* [Текст]
____________

Новый и третий способ этот есть способ дани. Способ этот основывается, так
же как и второй, на голоде, по к средству порабощения людей лишением хлеба
присоединяется еще и лишение их и других необходимых потребностей. Сильный
назначает с рабов такое количество денежных знаков, находящихся у него же,
за которые, чтобы приобрести их, рабы обязаны продать не только запасы хлеба
в большей мере, чем та пятая часть, которую назначил Иосиф, но и предметы
первых потребностей: мясо, кожу, шерсть, одежды, топливо, постройки даже, и
потому насильник держит всегда в своей зависимости рабов не только голодом,
но и жаждой, и холодом, и всякими другими лишениями.
И устанавливается третья форма рабства — денежного, состоящего в том,
что сильный говорит слабому: я с каждым из вас отдельно могу сделать все,
что хочу: могу прямо ружьем убить каждого, могу убить тем, что отниму землю,
которою вы кормитесь, могу за денежные знаки, которые вы должны мне
доставить, купить весь тот хлеб, которым вы кормитесь, и продать его чужим
людям и всякую минуту уморить всех вас голодом, могу отобрать все, что у вас
есть: и скот, и жилища, и одежды, но мне неудобно это и неприятно, и потому
я вам всем предоставляю распоряжаться вашей работой и вашими произведениями
труда, как вы хотите; только подавайте мне столько-то денежных знаков,
требование которых я распределяю или по головам, или по земле, на которой вы
сидите, или по количеству пищи, или питья вашего, или ваших одежд, или
построек. Подавайте мне эти знаки, а между собой распоряжайтесь как хотите,
но знайте, что я не буду защищать и отстаивать ни вдов, ни сирот, ни
больных, ни старых, пи погорелых; я буду защищать только правильность
обращения этих денежных знаков. Прав будет передо мной и будет отстаиваться
мною только тот, кто правильно подает мне, сообразно требованию,
установленное количество денежных знаков. А как они приобретены — мне все
равно.

____________

* [Записи из набора данных]

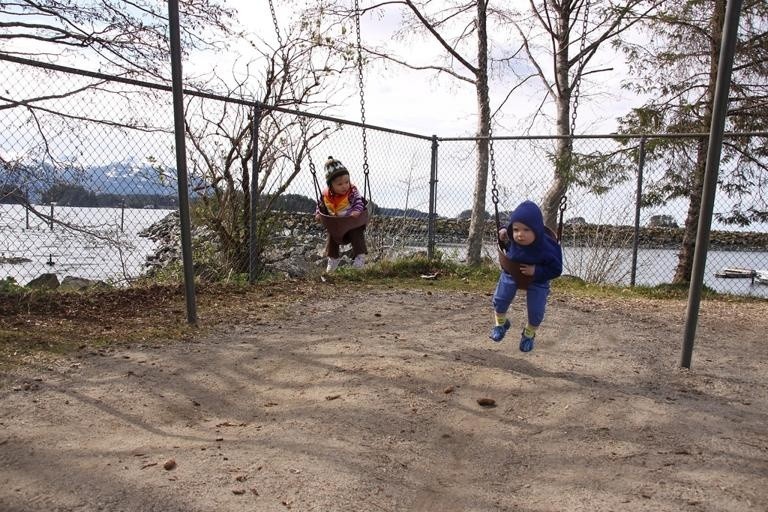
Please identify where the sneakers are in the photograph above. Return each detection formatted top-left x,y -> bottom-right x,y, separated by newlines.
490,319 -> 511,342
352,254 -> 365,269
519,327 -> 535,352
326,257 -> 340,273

____________

* [Задания]
**A.** Перескажите текст о денежном рабстве в двух предложениях.
**B.** Верните без изменений фрагмент текста о денежном рабстве от слов «Новый и третий» до слов «всякими другими лишениями.».
Записи никак не связаны с текстом.

* [Ответы]
**A.** Третий способ порабощения — дань: сильный назначает рабам количество денежных знаков, ради которых они вынуждены продавать не только хлеб, но и предметы первых потребностей, и поэтому он держит их в зависимости голодом, холодом и другими лишениями. Так устанавливается денежное рабство: сильный позволяет людям распоряжаться своим трудом как угодно, но требует денежные знаки и защищает только правильность их обращения, а не вдов, сирот, больных или старых.

**B.**
Новый и третий способ этот есть способ дани. Способ этот основывается, так
же как и второй, на голоде, по к средству порабощения людей лишением хлеба
присоединяется еще и лишение их и других необходимых потребностей. Сильный
назначает с рабов такое количество денежных знаков, находящихся у него же,
за которые, чтобы приобрести их, рабы обязаны продать не только запасы хлеба
в большей мере, чем та пятая часть, которую назначил Иосиф, но и предметы
первых потребностей: мясо, кожу, шерсть, одежды, топливо, постройки даже, и
потому насильник держит всегда в своей зависимости рабов не только голодом,
но и жаждой, и холодом, и всякими другими лишениями.